发布时间：2018-02-10 03:03

  本文关键词： 快充 极化 电池制作工艺 改性 L333三元材料　出处：《江西理工大学》2017年硕士论文　论文类型：学位论文

【摘要】：本文拟开发一种快充型锂离子电池,以LiCoO2为正极材料,石墨为负极材料,设计400mAh的软包电池,并分析了大电流充电条件下电池的电化学性能、电极材料结构与形貌的变化规律、电池热效应等。研究了电池制作工艺参数对快充性能的影响规律。另外,对L333-石墨的快充体系进行了初步研究,重点研究了L333晶体形貌对快充性能的影响。
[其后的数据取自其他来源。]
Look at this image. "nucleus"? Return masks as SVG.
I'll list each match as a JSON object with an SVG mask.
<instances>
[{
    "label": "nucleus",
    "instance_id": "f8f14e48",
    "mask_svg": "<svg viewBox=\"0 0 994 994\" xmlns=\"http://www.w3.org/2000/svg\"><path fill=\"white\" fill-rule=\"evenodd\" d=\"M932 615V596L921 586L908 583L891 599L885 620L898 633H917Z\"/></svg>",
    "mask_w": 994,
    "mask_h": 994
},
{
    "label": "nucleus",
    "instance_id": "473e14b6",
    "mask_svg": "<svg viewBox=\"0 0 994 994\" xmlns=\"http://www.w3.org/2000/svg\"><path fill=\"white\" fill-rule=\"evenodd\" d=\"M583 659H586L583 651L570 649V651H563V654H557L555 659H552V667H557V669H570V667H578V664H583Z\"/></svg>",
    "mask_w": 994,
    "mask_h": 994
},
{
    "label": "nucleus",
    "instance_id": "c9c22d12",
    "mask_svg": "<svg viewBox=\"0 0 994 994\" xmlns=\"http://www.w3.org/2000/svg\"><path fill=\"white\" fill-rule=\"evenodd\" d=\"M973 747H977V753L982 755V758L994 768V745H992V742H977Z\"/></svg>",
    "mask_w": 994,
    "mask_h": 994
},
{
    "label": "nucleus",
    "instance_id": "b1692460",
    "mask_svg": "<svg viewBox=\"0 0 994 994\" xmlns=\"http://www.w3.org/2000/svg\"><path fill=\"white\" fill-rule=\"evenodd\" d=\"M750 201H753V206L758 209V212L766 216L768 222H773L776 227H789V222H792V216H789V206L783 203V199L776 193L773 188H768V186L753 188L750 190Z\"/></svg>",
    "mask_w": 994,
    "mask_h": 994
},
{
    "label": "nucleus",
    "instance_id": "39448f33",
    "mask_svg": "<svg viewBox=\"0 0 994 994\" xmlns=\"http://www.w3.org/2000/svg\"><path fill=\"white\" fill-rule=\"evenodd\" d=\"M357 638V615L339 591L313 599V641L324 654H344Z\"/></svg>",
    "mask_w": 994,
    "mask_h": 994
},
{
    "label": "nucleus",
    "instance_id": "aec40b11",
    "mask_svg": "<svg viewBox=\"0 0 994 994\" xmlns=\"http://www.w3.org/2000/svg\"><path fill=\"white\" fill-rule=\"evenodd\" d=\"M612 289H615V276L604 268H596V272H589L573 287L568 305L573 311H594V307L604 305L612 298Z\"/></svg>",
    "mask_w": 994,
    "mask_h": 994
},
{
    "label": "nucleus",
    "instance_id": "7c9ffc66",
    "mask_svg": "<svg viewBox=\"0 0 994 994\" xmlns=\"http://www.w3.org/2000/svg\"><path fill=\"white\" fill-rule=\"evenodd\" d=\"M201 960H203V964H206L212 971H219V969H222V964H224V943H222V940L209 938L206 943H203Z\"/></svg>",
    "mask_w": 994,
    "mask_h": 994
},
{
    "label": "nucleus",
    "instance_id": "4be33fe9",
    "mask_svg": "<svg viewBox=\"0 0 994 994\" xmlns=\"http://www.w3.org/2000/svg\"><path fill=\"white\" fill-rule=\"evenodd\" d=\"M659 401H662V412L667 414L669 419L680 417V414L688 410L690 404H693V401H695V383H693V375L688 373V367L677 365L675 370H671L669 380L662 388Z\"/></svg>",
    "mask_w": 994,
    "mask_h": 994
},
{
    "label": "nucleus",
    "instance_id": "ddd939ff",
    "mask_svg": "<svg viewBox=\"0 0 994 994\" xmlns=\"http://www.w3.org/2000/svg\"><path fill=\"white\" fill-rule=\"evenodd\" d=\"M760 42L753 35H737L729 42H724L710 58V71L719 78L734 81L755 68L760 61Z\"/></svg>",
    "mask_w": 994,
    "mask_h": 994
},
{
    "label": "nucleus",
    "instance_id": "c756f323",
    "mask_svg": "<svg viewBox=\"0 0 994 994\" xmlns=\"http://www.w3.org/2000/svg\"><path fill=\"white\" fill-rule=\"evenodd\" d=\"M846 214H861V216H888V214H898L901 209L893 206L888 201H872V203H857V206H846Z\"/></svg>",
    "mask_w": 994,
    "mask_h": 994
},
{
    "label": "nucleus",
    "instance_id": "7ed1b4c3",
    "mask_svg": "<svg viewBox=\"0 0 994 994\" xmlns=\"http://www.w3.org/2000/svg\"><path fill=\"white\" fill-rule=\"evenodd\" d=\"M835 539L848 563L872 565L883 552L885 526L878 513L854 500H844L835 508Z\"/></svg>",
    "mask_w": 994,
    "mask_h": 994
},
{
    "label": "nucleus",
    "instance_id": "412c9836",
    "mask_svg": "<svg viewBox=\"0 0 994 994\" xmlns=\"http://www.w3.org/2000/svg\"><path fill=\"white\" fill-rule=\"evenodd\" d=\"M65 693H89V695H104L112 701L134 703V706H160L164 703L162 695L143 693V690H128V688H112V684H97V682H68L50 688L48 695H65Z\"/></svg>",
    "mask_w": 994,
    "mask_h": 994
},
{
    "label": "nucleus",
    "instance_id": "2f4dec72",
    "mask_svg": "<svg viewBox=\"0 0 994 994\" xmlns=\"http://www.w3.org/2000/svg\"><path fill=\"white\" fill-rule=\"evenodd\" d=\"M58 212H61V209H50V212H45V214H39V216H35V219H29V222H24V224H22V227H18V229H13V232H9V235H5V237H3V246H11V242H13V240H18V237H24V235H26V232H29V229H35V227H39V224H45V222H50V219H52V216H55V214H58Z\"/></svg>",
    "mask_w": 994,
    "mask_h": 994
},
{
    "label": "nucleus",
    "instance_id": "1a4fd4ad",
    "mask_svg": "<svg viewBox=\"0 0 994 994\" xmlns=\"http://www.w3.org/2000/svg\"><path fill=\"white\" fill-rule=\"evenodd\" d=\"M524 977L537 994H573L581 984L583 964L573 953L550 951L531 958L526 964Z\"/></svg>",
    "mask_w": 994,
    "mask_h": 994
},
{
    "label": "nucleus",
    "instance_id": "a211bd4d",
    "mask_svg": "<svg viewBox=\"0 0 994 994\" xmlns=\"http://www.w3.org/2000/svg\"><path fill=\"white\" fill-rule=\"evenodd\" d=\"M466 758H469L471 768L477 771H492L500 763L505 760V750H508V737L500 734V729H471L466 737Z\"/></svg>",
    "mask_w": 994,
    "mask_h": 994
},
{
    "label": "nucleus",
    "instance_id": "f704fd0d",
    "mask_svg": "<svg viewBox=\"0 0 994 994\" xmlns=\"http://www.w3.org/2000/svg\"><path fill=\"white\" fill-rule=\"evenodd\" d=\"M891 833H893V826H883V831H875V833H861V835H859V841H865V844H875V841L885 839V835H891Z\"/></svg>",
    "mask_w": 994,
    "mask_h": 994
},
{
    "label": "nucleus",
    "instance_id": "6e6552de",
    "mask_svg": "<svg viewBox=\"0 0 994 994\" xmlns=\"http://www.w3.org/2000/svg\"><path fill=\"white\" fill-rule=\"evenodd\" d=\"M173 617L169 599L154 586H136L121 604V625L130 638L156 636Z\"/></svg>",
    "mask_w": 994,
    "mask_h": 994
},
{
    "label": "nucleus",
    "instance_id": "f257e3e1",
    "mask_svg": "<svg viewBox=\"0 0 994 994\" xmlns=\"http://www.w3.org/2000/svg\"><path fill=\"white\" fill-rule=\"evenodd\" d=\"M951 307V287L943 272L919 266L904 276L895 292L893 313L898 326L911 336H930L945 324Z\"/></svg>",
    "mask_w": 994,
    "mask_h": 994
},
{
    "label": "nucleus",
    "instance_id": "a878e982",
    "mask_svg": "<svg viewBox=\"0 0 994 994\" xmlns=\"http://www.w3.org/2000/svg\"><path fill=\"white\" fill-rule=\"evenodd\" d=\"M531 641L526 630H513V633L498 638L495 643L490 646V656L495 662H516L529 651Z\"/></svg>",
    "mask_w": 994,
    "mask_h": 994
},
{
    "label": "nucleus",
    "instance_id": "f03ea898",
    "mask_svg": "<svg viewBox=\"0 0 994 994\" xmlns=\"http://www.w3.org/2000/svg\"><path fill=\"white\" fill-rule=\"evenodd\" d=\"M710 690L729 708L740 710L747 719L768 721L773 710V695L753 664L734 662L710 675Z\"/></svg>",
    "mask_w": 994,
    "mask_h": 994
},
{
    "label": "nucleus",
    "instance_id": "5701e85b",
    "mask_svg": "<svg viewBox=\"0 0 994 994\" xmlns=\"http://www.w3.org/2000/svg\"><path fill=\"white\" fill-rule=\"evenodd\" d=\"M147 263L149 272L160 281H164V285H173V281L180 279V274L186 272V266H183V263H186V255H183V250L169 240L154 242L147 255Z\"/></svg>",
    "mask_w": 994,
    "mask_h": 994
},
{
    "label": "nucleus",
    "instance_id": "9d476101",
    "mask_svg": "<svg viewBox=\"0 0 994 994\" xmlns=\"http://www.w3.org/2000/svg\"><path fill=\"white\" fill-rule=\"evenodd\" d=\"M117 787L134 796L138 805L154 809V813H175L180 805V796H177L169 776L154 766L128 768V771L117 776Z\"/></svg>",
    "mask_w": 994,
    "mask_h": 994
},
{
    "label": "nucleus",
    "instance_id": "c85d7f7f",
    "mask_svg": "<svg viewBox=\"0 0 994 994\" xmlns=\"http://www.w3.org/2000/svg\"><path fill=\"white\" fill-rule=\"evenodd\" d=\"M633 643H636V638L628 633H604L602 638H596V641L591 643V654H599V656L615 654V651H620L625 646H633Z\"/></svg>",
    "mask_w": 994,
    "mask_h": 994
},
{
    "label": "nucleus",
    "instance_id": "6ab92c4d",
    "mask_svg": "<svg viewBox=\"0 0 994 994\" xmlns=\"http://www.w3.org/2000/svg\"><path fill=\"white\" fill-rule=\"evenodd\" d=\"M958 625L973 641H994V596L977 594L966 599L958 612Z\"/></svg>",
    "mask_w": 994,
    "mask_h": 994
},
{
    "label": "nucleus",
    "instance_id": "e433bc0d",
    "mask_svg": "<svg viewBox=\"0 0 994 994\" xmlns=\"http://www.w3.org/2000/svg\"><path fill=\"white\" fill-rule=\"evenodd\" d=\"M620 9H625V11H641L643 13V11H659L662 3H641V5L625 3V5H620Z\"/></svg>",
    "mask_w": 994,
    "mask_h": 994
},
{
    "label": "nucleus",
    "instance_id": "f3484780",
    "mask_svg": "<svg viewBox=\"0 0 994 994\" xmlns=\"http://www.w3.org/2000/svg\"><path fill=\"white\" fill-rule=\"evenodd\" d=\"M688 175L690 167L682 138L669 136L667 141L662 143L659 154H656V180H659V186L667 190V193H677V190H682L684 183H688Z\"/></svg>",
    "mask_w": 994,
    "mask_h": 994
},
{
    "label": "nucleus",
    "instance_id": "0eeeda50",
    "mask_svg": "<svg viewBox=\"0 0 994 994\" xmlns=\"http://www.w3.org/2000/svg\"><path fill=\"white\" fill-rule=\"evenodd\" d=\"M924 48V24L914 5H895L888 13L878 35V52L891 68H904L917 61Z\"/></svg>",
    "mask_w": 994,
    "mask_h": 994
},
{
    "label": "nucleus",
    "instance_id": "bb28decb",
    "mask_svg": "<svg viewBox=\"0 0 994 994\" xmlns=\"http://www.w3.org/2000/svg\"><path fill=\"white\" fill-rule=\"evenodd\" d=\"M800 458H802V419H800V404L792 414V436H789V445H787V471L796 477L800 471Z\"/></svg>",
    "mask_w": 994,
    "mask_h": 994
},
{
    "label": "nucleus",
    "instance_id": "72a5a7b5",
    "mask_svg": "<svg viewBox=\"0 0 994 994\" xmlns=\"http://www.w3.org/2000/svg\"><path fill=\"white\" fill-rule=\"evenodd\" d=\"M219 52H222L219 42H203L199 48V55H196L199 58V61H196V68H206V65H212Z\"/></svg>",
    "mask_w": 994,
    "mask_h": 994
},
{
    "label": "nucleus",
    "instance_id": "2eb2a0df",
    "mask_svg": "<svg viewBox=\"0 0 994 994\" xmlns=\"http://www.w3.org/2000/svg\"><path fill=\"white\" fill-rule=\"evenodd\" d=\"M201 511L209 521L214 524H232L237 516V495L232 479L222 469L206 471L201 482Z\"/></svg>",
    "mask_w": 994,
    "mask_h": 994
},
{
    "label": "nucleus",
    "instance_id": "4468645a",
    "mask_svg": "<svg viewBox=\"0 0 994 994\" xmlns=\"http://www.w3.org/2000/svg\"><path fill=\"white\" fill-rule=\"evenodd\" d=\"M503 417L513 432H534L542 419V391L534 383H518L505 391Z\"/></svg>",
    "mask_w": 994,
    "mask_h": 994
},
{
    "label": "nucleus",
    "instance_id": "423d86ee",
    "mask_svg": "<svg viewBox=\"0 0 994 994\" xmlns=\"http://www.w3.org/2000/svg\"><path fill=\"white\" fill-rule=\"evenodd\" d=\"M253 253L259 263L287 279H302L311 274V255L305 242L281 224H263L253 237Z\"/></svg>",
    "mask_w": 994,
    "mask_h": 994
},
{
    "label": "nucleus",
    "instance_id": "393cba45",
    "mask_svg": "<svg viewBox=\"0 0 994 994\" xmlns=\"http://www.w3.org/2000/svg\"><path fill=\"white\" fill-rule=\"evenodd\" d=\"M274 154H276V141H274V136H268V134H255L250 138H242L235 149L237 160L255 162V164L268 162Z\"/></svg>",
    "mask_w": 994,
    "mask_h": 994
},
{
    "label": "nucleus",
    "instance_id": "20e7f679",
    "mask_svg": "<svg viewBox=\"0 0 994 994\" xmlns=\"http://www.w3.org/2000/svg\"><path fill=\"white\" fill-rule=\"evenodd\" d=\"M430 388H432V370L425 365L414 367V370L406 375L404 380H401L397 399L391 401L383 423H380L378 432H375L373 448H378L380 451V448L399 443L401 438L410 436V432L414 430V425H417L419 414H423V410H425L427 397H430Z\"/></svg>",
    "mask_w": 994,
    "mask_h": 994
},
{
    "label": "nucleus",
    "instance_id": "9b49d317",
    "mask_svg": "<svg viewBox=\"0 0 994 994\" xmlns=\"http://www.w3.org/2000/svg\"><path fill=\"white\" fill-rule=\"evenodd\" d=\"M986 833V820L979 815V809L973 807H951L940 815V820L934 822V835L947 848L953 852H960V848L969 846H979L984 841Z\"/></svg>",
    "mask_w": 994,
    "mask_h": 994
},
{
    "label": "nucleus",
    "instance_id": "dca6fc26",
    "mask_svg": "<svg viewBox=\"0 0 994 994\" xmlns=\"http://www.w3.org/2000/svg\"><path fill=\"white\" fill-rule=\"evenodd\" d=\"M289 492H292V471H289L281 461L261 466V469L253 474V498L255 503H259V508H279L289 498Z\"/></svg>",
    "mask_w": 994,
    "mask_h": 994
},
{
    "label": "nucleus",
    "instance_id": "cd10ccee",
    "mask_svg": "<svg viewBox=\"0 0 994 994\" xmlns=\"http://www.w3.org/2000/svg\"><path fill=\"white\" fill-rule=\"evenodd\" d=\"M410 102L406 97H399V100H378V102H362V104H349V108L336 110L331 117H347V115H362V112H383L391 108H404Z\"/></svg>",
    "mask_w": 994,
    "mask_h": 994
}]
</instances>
通过充放电测试、交流阻抗(EIS)及电化学循环测试研究了锂离子电池在大电流充电条件下的电化学性能变化规律,发现锂离子电池在大电流充电过程中正负极存在较大的极化,严重影响电池的快充性能,减小极化能够提高电池大电流充电性能,降低电池内阻能够有效减少电池电极极化现象,为此,研究了不同导电剂及其掺入比例、电池制作工艺等的对电池快充性能的影响。结果显示:正负极配料制浆过程中,导电剂与电极活性物质的均匀性与加入比例对电极电阻有影响,当导电剂加入比例加入量在4%时,电池综合性能最佳。在0.2C电流作用下形成的SEI膜内阻相对较小且稳定,在一定程度上改善了极化程度,性能稳定的SEI膜对后期循环性能具有很大的影响。电极材料的面密度越小,大电流充电时电池的极化越小,循环稳定性较好,正极面密度为153g/m2时,6C倍率充电循环1700次后容量保持率仍有80%。当正极材料的压实比为3.6g/cm3时,电池的极化及内阻最小,循环稳定性能好。通过绝热量热测试仪(ARC)测试了大倍率充电情况电池的热量变化及电池的比热容,结果表明电池热容为2.02J/(K*g),在6C充电时电池表面温升为5℃±0.1℃,受温度效应影响,此时电池内热能够提高电化学反应效率,并无安全性影响。对循环前后电池电极材料进行了X射线衍射(XRD)谱,扫描电子显微分析,场发射透射电子显微分析,结果表明,大电流充电作用下,循环1000次后,正极材料晶体结构发生变化,(001)晶面间距变大,晶胞体积增大,结构中存在锂离子的缺失,产生晶格缺陷,晶化程度变低。负极材料的晶面间距变小,且循环后晶格条纹模糊,出现部分非晶化现象。正极材料粒度分布对电池影响电池快充性能。对比分析了不同粒径正极材料的快充性能,结果表明减小正极材料颗粒粒度有利于提高电池倍率充电性能。负极材料的结构特点也影响电池快充效率,研究了层状石墨、球形石墨及中间相碳微球的快充性能。通过KOH溶液对层状石墨负极处理改性后,电池在大电流(6C)充电时能量密度提高至128Wh/kg,循环1000次后容量保持率为80.3%。另外,研究了三元正极材料L333的快充性能,结果表明,颗粒较小的正极材料具有更好的倍率性能,使用改性后的石墨作为负极,6C充放条件下,将快充电池的能量密度提高至130wh/kg时,循环1000次后容量保持80mAh/g。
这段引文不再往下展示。